# 16 - Tuples and Sets

## Introduction

Tuples and sets are additional data structures in Python that complement lists and dictionaries. Understanding them is important for data engineering tasks.

## What You'll Learn

- Creating and using tuples
- Tuple operations and methods
- Creating and using sets
- Set operations (union, intersection, difference)
- When to use tuples vs lists vs sets


## Tuples

Tuples are like lists, but they are **immutable** (cannot be changed after creation). They're created using parentheses `()`.


In [1]:
# Create a tuple
coordinates = (10, 20)
print("Coordinates:", coordinates)

# Access tuple elements (same as lists)
print("X coordinate:", coordinates[0])
print("Y coordinate:", coordinates[1])
###
Brief 1:
In the tuples and sets tutorial, how do tuples differ from lists?
Brief 2:
Pick up the tuples and sets tutorial after its final line and carry it forward.

Supplied information:
###
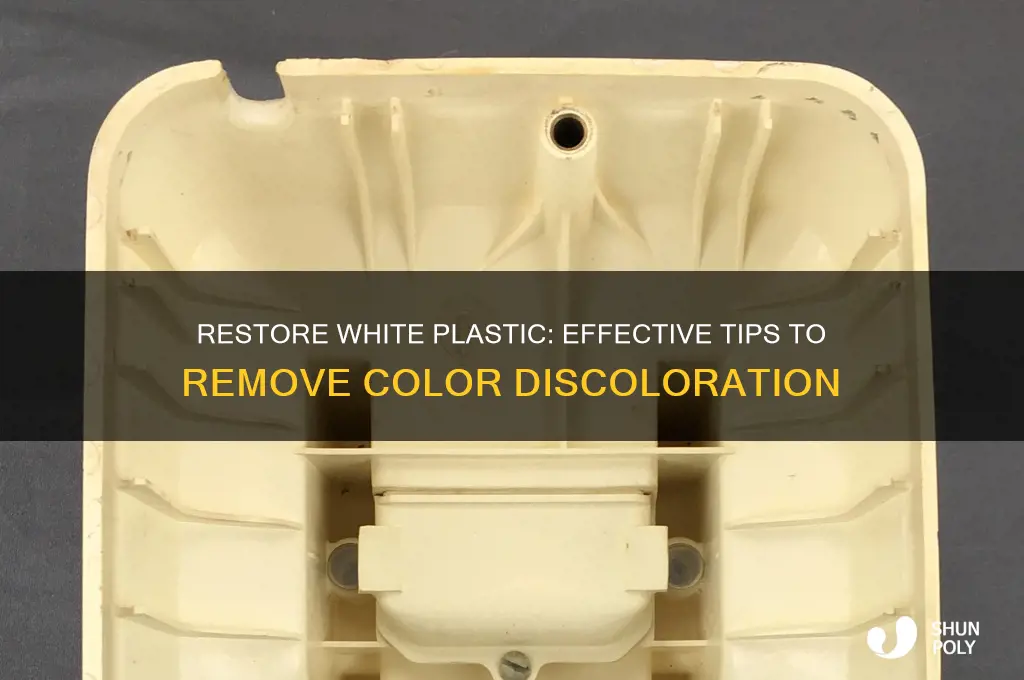 how to get rid of color discoloration on white plastic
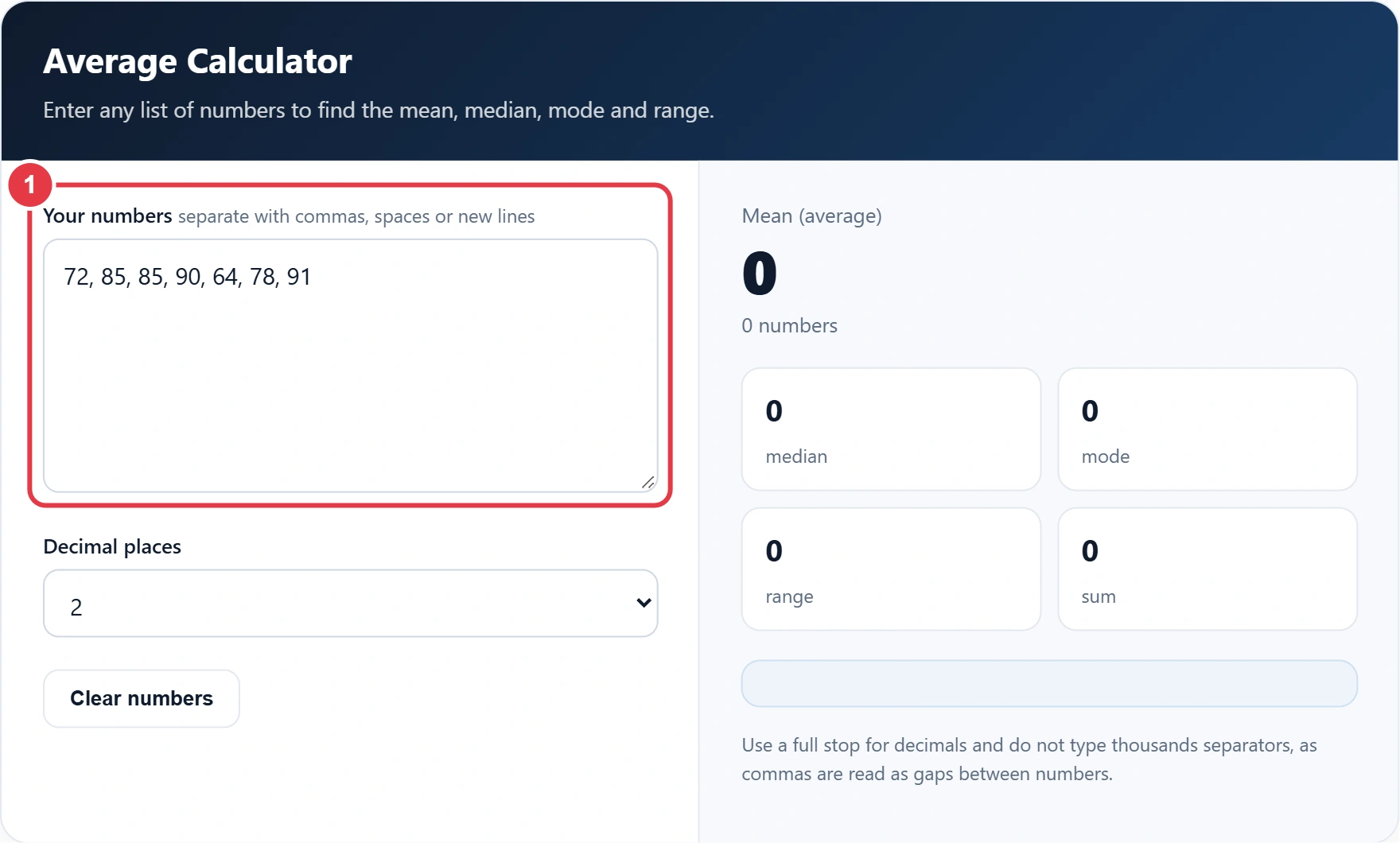 Step 1: enter your list of numbers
###
Exercise output 1:
Tuples are immutable, meaning they cannot be changed after creation.

Exercise output 2:
# Tuples can contain different types
person = ("Alice", 25, "Engineer")
print("Person:", person)


Coordinates: (10, 20)
X coordinate: 10
Y coordinate: 20
Person: ('Alice', 25, 'Engineer')


## Tuple Immutability

Unlike lists, tuples cannot be modified after creation.


In [2]:
# This will work (accessing)
my_tuple = (1, 2, 3)
print("First element:", my_tuple[0])

# This will cause an error (uncomment to see)
# my_tuple[0] = 10  # TypeError: 'tuple' object does not support item assignment


First element: 1


## Tuple Unpacking

You can unpack tuples into multiple variables, which is very useful.


In [3]:
# Unpacking a tuple
point = (5, 10)
x, y = point
print(f"X: {x}, Y: {y}")

# Multiple values
person_info = ("Bob", 30, "Data Engineer")
name, age, job = person_info
print(f"{name} is {age} years old and works as a {job}")


X: 5, Y: 10
Bob is 30 years old and works as a Data Engineer


## Sets

Sets are collections of unique items. They're created using curly braces `{}` or the `set()` function.


In [4]:
# Create a set
fruits = {"apple", "banana", "orange", "apple"}  # Duplicate removed
print("Fruits set:", fruits)

# Create set from list (removes duplicates)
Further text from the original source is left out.